Phase	Measures	Default budget
1 — functional	CRUD, MCP handshake, curator dry-run, backup	~30 s (3 nodes in parallel)
2 — federation	4 agents × 50 writes × 3 nodes, 90 s settle, quorum probes	~3 min
3 — migration	1000-memory SQLite → Postgres → SQLite round-trip	~3 min
4 — chaos	50 cycles × 2 default fault classes (configurable)	~6-8 min

Full mechanics: Methodology.

Infrastructure¶

Component	Size	Role
`node-a`, `node-b`, `node-c`	`s-2vcpu-4gb`	Peer nodes for quorum mesh + migration host
`chaos-client`	`s-1vcpu-2gb`	Orchestration + Phase 4 local 3-process harness
VPC	`10.250.0.0/24` in region	Peer-to-peer federation (port 9077) is VPC-only
Firewall	DO Cloud Firewall	SSH from runner; 9077 from VPC + runner only

All infrastructure is defined in terraform/. The workflow runs terraform apply at campaign start and terraform destroy at teardown regardless of phase outcome.

Release history¶

Every released vX.Y.Z ships a releases/<version>/summary.json artifact that this page reads at build time. The highest-semver entry is the headline banner above; the table below lists every published release in reverse-chronological order. See Campaign runs for every campaign attempt (including failed runs) per release.

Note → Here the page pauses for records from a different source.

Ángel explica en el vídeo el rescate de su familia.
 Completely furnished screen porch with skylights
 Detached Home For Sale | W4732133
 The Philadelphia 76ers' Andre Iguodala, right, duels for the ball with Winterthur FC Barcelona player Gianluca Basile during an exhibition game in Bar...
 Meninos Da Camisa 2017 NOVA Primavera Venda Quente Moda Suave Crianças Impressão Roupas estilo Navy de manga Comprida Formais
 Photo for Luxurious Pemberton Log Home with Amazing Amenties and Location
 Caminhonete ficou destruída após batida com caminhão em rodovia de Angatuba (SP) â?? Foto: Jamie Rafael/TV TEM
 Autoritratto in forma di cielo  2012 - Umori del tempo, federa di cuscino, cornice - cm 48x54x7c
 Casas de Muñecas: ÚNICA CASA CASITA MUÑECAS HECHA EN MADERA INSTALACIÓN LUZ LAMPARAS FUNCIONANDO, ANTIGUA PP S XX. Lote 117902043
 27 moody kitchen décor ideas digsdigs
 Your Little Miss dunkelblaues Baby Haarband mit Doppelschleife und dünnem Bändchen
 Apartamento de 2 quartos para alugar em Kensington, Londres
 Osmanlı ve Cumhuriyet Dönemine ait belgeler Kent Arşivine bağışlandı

Version	Date	Verdict	Pass / Fail	Wall	Evidence
v0.6.3	2026-04-27	PASS	4 / 0	14m	evidence

The schema for summary.json lives in releases/schema.json. Pushing a v* tag without a matching releases/<tag>/summary.json fails the release-blocking release-summary-gate workflow before any artifact is published.

Cost per run¶

~$0.10 for a clean ~15-minute run under the runner-driven SSH methodology (commit f81bd76) — the GitHub Actions runner holds orchestration, four DigitalOcean droplets hold workload. The in-droplet dead-man switch still caps uptime at 8 hours regardless of workflow state — see Security.